## Brief 1
In the lace monitor thread, where does Darlyn say Steve is?
## Brief 2
Continue the thread about Sonny the lace monitor from the point where it stops.

# A few of "Sonny" the Lace Monitor.



## imported_Varanus (Aug 4, 2013)

Just a few from today for those who asked. Canary yellow always washes out unfortunately?


----------



## Varanoidea (Aug 4, 2013)

Gorgeous and powerful looking monitor you got there.  How old?


----------



## wasgij (Aug 4, 2013)

Such a little hottie IV. When she's ready to pop out a couple of bubs... prepare to be hassled!


----------



## Darlyn (Aug 4, 2013)

Sonny is looking spectacular as usual


----------



## imported_Varanus (Aug 4, 2013)

Thanks guys. About a year and a half at roughly 900mm, so a while off breeding yet. Can't wait to see the outcome, though.


----------



## imported_Varanus (Aug 4, 2013)

Darlyn said:


> Sonny is looking spectacular as usual



Thanks Lyn, where's Steve and his camera skills when I need him?


----------



## Albino93 (Aug 4, 2013)

Sooo jealous IV, that is one monitor I would love to see in person


----------



## Darlyn (Aug 4, 2013)

imported_Varanus said:


> Thanks Lyn, where's Steve and his camera skills when I need him?


He's down the street waiting for the Lobethal parade  But seriously you sure need him, ha ha ha


----------



## SteveNT (Aug 4, 2013)

## Supplied data
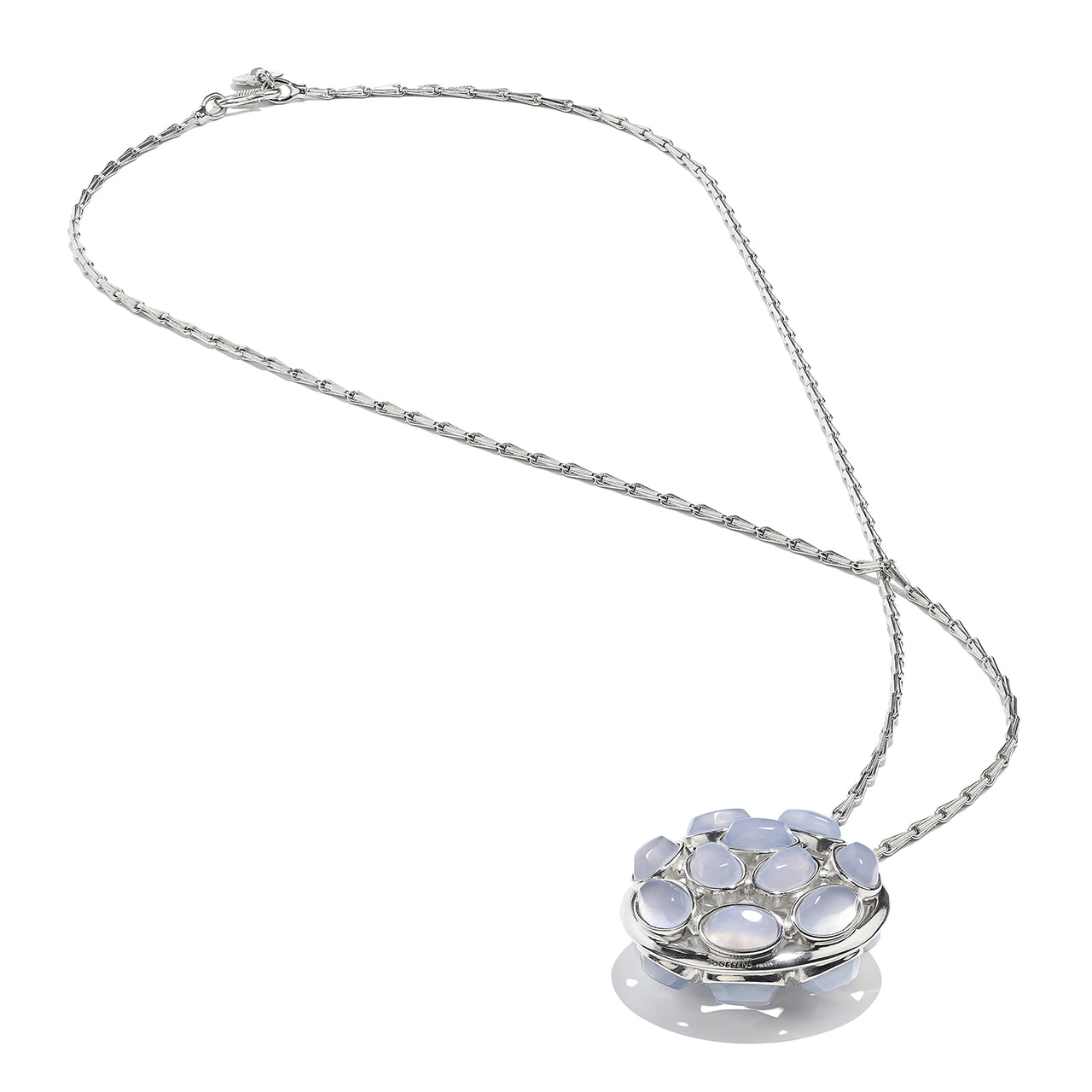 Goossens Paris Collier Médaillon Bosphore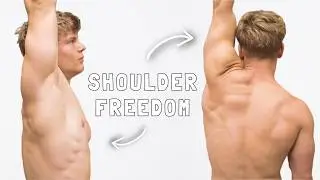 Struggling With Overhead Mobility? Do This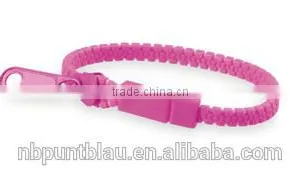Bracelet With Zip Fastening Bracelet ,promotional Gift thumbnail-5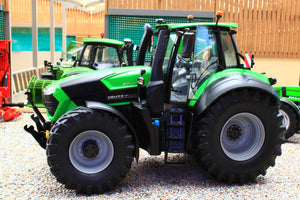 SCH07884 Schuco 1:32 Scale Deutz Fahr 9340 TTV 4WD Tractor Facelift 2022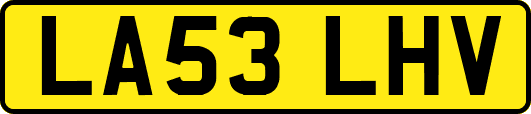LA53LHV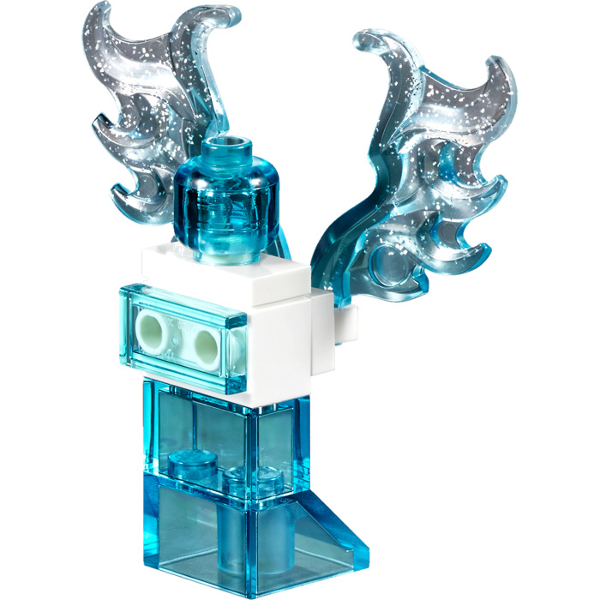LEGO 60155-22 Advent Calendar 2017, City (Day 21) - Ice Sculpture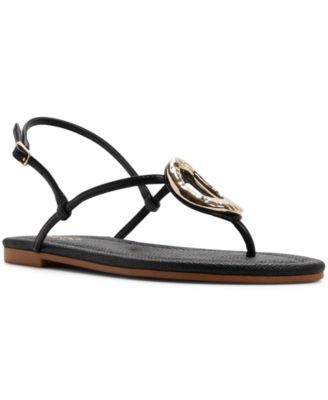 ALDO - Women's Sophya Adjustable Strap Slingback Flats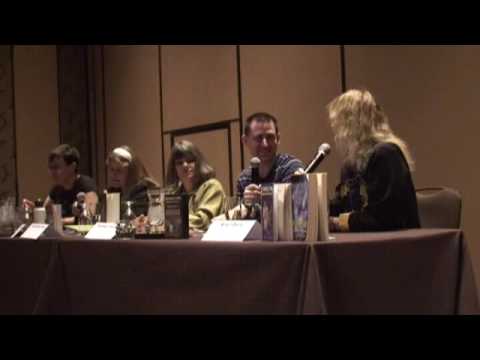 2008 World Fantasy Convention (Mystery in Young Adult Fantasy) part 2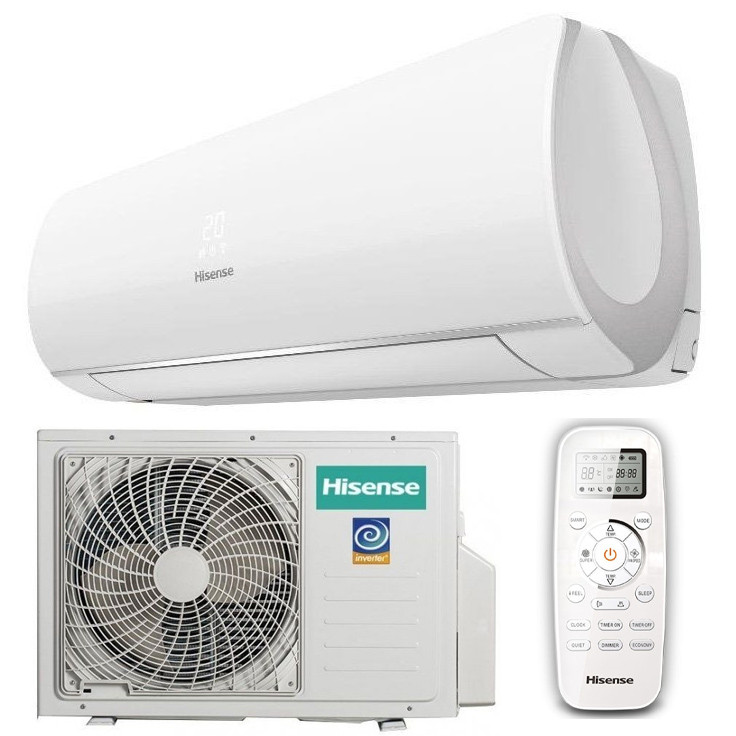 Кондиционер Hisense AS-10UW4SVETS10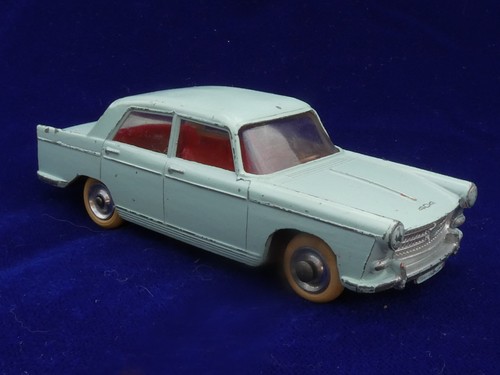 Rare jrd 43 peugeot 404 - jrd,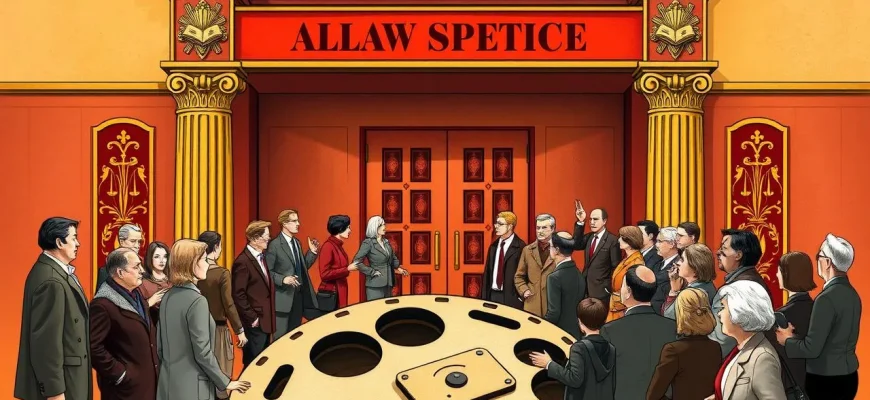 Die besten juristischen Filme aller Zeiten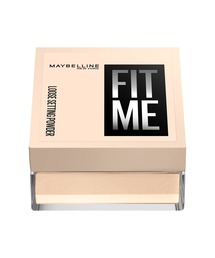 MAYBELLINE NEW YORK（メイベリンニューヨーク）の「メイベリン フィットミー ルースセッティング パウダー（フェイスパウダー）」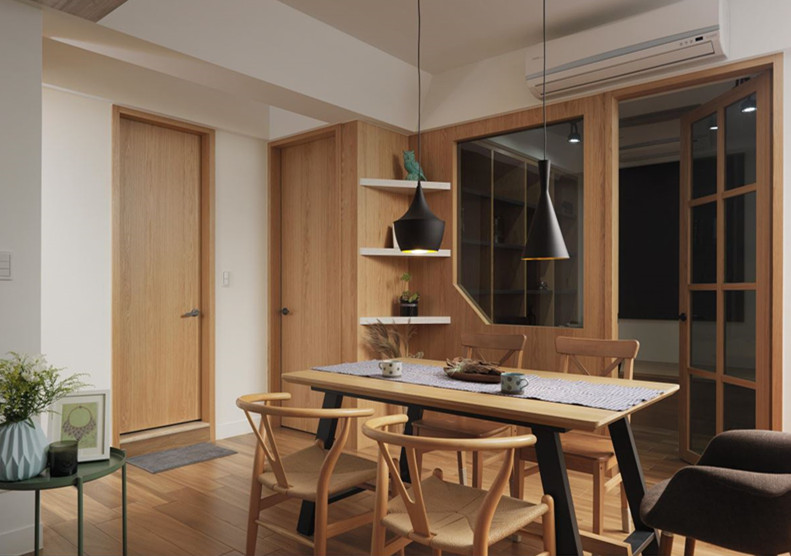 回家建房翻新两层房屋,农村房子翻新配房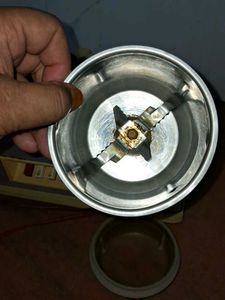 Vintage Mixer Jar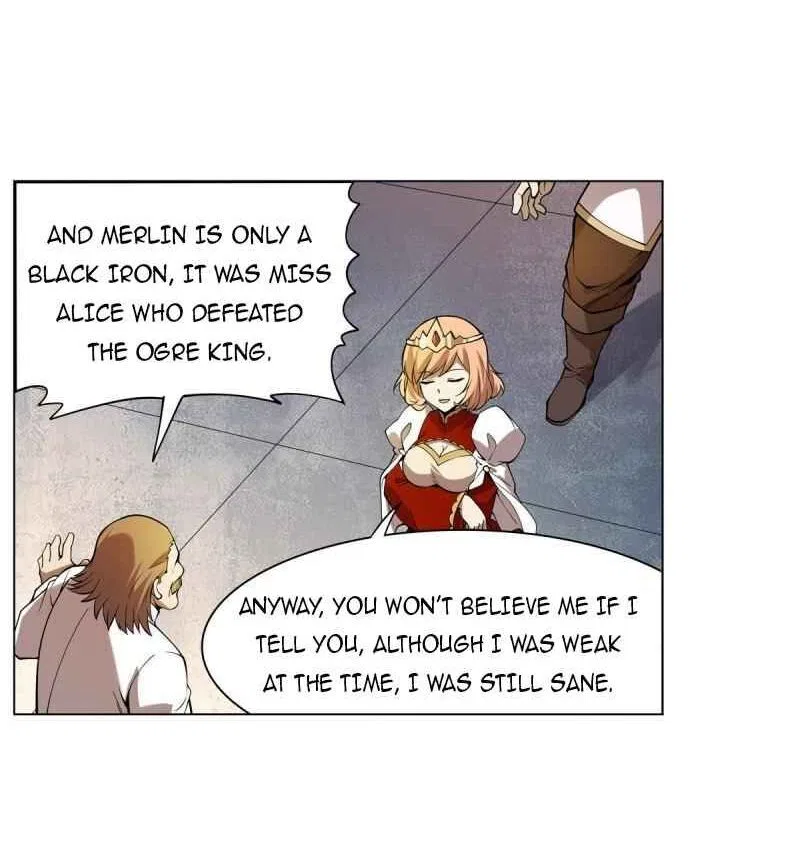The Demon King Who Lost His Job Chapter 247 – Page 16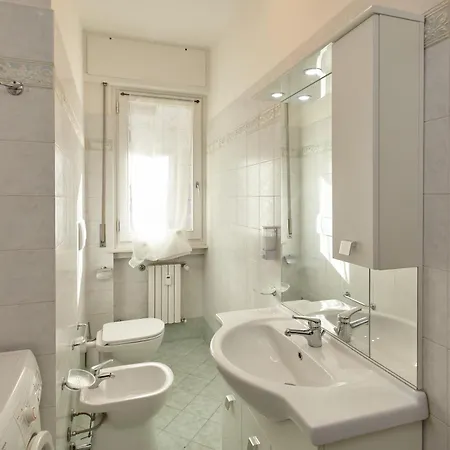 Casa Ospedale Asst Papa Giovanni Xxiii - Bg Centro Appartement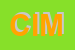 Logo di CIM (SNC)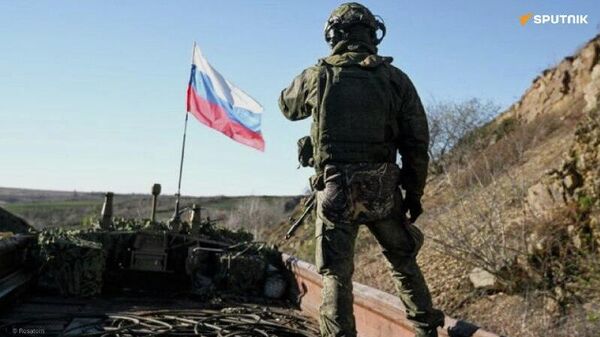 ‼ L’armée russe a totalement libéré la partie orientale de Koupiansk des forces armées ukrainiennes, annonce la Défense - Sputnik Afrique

## Result 1
Down the street waiting for the Lobethal parade.

## Result 2
What, dynamic action shots like this?




I have some really nice shots from that day that I cant post here but it was a great afternoon not going to the Lobethal Parade.


----------



## imported_Varanus (Aug 4, 2013)

SteveNT said:


> What, dynamic action shots like this?
> 
> View attachment 294546



Not your fault Steve, you just didn't happen to catch her in one of her "dynamic action" moods! Great colour rendition BTW.


----------



## imported_Varanus (Aug 4, 2013)

Darlyn said:


> He's down the street waiting for the Lobethal parade



First in, best dressed! ....maybe they'll let him wear the ATM suit this year?


----------



## Darlyn (Aug 4, 2013)

Funnily enough I was in Melbourne recently and a chap was telling how "magnificent" the parade was. After much mirth I discovered he'd never actually been to one. I on the other hand will never forget my wonderful evening spent there.


----------



## whyme (Aug 4, 2013)

Ohhhhhh! He looks FANTASTIC!!!!!!!


----------



## imported_Varanus (Aug 4, 2013)

Darlyn said:


> I on the other hand will never forget my wonderful evening spent there.



Very large local lasses and a Chiropractor!...both work for me, I can say no more .


----------



## sharky (Aug 4, 2013)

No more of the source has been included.